India on Monday forecast that annual economic growth would accelerate to 7.4 per cent in the year ending in March after its statisticians changed the way they measure Asia’s third-largest economy.
The new estimate is sharply higher than the Reserve Bank of India’s (RBI) growth projection of around 5.5 per cent under the old method as well as a revised 6.9 per cent growth a year earlier.
Under the new method, the economy grew 7.5 per cent in the quarter ending in December, outpacing China’s 7.3 per cent growth in the latest quarter and making India the fastest growing major economy in the world.
The revisions mark a dramatic turnaround for an economy that barely a fortnight ago was assumed to be still struggling to gather momentum under Prime Minister Narendra Modi’s reform-minded government.
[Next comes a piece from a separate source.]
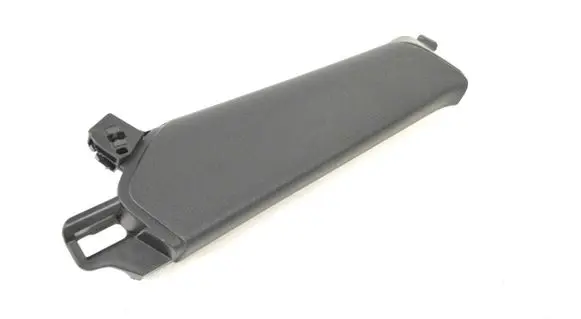 Porsche Macan (95B) (C) pillar trim 95B867287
Prior to PM Modi’s election last May, the economy had endured its weakest phase of growth since the 1980s.
The apparent recovery is, however, in large measure due to changes both in the way authorities calculate gross domestic product (GDP) and the base year.
India now measures GDP by market prices instead of factor cost, to take into account gross value addition in goods and services as well as indirect taxes. The base year has been shifted to 2011/12 from 2004/05.
The reading, however, is at odds with other indicators such as industrial production and trade data, which suggest the economy is still suffering from slack.
Prasanna, economist at ICICI Securities Primary Dealership Ltd, questioned the credibility of the data and asked the government to explain glaring gaps.
“The government has itself been saying that tax collections are slow due to a slowdown in the economy, but the other wing of the government is saying that GDP growth has been good,” he said.
“That means either one part of the economy is not taxed or there is an issue with the data.”
GDP growth for the first half of fiscal 2014/15 was also recalculated and revised up to about 7.4 per cent from the 5.5 per cent reported earlier.